I work in a hospital that uses electronic documentation. Once assigned a group of patients, a nurse has a work queue, which shows all of the documentation that needs to be completed for a patient. Some charge nurses and my nurse manager often assign themselves to the patients and then cancel or reschedule certain pieces of documentation. My nurse manager has even been known to do this from home. This greatly concerns a number of nurses on the unit who feel this practice
Dear Nancy replies:
Without more detail, the practice of canceling or rescheduling certain pieces of documentation by some charge nurses and the nurse manager sounds a little odd. What are the reasons for canceling or rescheduling the documentation? What is substituted for the canceled or rescheduled documentation? Who does the substitutions? How does it appear in the patient record (e.g., addition to note)?

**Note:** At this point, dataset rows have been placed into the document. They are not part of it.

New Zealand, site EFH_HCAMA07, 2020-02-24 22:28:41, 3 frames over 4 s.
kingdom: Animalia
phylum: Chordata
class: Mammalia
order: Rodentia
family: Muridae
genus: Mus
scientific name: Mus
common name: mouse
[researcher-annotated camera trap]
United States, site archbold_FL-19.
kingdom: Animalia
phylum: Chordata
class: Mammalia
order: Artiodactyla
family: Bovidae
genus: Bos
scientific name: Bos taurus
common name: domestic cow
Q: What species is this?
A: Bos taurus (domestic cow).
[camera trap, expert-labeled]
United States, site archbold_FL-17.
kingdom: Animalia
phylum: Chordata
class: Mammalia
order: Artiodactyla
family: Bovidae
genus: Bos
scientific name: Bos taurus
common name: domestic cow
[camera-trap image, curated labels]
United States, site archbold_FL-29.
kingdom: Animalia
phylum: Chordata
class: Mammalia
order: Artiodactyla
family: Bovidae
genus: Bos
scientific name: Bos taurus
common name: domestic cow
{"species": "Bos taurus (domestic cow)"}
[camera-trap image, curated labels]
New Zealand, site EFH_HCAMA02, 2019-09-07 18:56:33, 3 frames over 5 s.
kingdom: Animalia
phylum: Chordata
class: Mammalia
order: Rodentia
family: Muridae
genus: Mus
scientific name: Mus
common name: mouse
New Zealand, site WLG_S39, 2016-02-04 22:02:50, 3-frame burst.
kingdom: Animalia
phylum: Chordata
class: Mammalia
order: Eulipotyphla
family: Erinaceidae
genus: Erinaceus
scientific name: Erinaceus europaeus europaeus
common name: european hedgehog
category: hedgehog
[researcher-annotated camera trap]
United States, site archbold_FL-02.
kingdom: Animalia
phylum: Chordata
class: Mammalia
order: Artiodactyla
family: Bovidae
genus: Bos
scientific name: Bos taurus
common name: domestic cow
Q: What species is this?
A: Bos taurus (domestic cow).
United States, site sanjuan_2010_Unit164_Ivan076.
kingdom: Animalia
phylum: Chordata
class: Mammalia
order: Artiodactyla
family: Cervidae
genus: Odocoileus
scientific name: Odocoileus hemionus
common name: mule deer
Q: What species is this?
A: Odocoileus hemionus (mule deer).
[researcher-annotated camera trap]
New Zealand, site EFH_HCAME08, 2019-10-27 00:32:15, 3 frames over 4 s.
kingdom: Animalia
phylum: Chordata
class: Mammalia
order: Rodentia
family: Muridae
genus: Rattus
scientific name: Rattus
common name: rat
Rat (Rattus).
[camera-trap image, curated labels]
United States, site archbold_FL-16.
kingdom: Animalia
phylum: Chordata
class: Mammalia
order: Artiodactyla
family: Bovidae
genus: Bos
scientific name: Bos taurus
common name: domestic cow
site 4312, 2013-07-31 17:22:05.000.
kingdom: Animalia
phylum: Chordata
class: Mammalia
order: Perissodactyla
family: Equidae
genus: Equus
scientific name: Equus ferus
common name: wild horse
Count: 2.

As you know, accurate, complete and timely documentation of patient care is essential both legally and ethically. Changing documentation in any way that alters the original note such as re-writing an entry;, altering an entry without clear notations as to who did the alteration, when it was done, and why; and adding to an entry at a later time without the proper date is falsification of the patient record. Falsification of a patient record can lead to criminal liability, liability under Medicare and other insurance plans and discipline by the state board of nursing.
Electronic documentation usually has audit trails that indicate alterations in a patient record and by whom it was altered. This provides ready proof of alterations and, at the same time, clearly points to those who have done the changes. In this instance, there may be both an audit trail of the charge nurse and nurse manager directions and the specific staff members who have done the changes.
A group of your staff may want to consult with a nurse attorney or other attorney in your state who works with nurse employees and understands nursing informatics. You and your fellow colleagues might be placing yourselves in harm’s way by re-doing patient notations if not done honestly and consistent with documentation principles.